The Distance Between Two Bows or Nearer
This metaphoric Qur’anic expression concerns God’s Messenger’s unparalleled nearness to God during his Ascension. From the viewpoint of Sufism, it denotes rising beyond the horizons of Divine acts and Names and reaching the peak of Attributes or even going beyond it. Reaching the peak of Attributes is called Nearness relating to the Attributes, and going beyond it is Nearness related to the (Divine) Being Himself. However, we should point out that this nearness is our nearness to the Being Who is nearer to everything than itself, and is self-annihilation in the lights of His Existence through freedom from duality in the state of spiritual pleasures. Travellers who experience this cannot see, know or feel anything other than Him, see what they see as His making them see, feel what they feel as His making them feel, hold what they hold by His making them hold, and obtain what they obtain by His making them obtain. With all the atoms of their bodies, they become eloquent voices speaking of Him.
This nearness is the fruit of ascension toward God.
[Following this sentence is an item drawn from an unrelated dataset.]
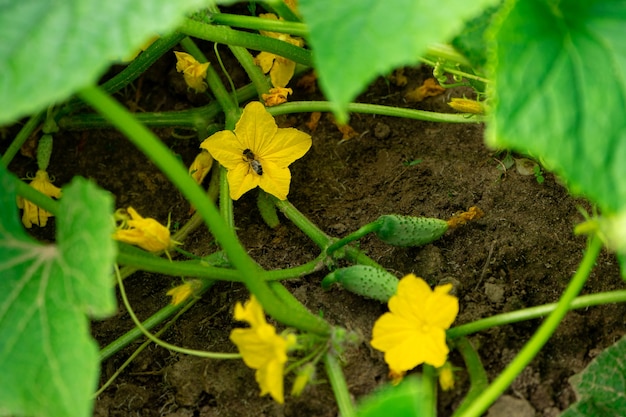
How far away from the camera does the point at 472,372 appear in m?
1.54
In the universal level it was represented by him whose existence is the ultimate cause for the creation of the universe, upon him be peace and blessings. Those performing spiritual travel under his guidance can have a share in it, each according to his or her rank. A traveller, the elements of whose bodily existence come from stone, dust, clay, air and water, enters the way of being perfected through belief, righteous deeds, sincerity and pursuing God’s good pleasure. Freed from imprisonment in the dungeon of corporeality and travelling on the horizons of life in heart and spirit, the traveller is saved from the loneliness and solitude that originate from being distant from God, and reaches the point of friendship with God. In other words, as the traveller was originated by God in the beginning, so finally he or she returns to Him. One’s being originated or sent to the world is a descent and called the arch of descent, and one’s returning to God through Him and acquiring nearness to Him is ascension and called the arch of ascension. Since the picture formed of these two (curved) arches resembles two archery bows facing one another (separated only by the thickness of two adjacent lines), this has been described as the distance of two bows. Rather than distance, it denotes that the Messenger reached as far as the line or boundary of the realm of mortality and contingency, which adjoins the (Divine) realm of eternity and absolute necessity.
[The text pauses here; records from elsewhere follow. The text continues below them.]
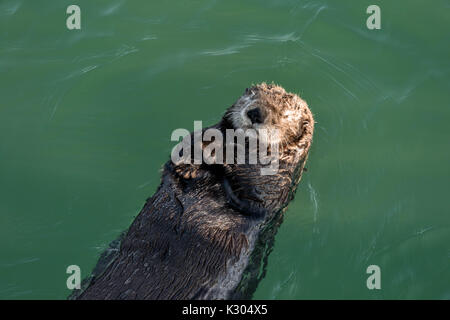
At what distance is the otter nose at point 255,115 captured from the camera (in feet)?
16.3

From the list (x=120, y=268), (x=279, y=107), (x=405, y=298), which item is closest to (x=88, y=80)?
(x=279, y=107)

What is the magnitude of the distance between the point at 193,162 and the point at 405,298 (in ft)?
7.91

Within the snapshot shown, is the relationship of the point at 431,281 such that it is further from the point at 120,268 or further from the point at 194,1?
the point at 194,1

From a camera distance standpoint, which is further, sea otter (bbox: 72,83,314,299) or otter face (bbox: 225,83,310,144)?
otter face (bbox: 225,83,310,144)

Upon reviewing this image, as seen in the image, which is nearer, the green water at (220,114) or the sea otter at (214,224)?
the sea otter at (214,224)

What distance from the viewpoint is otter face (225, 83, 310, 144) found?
16.4 ft

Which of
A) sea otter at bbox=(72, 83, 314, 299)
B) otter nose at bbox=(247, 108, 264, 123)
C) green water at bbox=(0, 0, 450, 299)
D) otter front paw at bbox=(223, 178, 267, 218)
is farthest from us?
green water at bbox=(0, 0, 450, 299)

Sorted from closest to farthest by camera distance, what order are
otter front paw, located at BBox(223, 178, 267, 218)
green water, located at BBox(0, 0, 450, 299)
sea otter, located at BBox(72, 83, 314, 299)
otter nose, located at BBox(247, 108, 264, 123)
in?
sea otter, located at BBox(72, 83, 314, 299)
otter front paw, located at BBox(223, 178, 267, 218)
otter nose, located at BBox(247, 108, 264, 123)
green water, located at BBox(0, 0, 450, 299)

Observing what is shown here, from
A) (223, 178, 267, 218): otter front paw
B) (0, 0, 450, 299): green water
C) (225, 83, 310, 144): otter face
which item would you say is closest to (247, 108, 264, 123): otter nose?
(225, 83, 310, 144): otter face

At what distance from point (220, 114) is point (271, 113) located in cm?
168

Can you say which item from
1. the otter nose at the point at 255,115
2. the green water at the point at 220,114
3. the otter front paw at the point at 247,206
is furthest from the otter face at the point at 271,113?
the green water at the point at 220,114

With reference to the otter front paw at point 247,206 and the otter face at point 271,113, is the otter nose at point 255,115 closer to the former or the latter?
the otter face at point 271,113

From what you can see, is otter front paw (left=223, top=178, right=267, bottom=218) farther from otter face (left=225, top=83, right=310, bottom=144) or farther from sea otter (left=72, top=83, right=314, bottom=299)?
otter face (left=225, top=83, right=310, bottom=144)

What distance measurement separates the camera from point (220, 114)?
6.64 m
The expression “or nearer” signifies that the two (hypothetical) lines or boundaries, one belonging to the realm of mortality and contingency and the other to the (hypothetical) Divine realm of eternity and absolute necessity, have joined each other and become as if one boundary. It therefore refers to the furthest point of nearness to God as far as that which a created being can reach in journeying toward God. This nearness belongs only to God’s Messenger, upon him be peace and blessings.
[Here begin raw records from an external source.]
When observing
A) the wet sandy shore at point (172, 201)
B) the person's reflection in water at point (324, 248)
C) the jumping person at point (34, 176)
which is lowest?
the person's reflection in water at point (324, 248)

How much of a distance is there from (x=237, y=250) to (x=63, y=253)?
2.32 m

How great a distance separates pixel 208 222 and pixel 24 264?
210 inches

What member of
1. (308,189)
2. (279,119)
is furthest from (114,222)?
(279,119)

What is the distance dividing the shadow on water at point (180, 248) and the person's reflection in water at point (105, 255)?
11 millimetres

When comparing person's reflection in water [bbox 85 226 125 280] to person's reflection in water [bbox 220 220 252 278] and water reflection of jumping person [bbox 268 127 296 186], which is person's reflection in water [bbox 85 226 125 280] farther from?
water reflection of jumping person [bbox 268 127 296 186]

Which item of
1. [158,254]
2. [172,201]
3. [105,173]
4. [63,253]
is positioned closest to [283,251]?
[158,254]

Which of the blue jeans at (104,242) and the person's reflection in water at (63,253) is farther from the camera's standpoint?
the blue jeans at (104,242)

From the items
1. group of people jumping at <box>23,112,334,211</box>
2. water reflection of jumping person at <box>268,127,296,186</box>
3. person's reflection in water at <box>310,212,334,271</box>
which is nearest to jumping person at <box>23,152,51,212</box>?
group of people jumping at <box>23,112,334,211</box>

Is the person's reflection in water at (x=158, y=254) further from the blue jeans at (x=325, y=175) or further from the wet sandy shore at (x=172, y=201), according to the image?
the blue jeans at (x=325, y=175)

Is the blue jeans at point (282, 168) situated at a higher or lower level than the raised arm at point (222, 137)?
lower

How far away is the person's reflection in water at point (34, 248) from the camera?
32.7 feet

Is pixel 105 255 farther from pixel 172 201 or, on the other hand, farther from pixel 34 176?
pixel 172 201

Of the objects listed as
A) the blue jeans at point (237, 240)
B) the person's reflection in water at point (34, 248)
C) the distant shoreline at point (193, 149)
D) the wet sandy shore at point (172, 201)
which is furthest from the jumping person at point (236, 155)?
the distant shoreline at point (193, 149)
As mentioned before, every human being is caught up in two movements, one of descent and the other of ascension. The Sufis call the former the arch of descent, and the latter the arch of ascension. Although some Muslim philosophers have viewed this as a cycle based on the theories of Divine emanation and appearance, which are likely to open a door to heretical doctrines such as monism, incarnation and union, in reality this cycle is the education, purification and development of the spirit, making it into a polished mirror to God by means of belief, righteous deeds, sincerity, purity of intention and struggle against the carnal self. This is another title on the way to becoming a perfect human being. It is a way that everyone can follow. That is something that Nadiri expresses most memorably:
What does it mean that we have taken up our residence t the highest point of rising, or at a point nearer (to Him)?
We have made the way leading to the station of two bows’ distance a straight and easy path, like an arrow, by treading it time and again.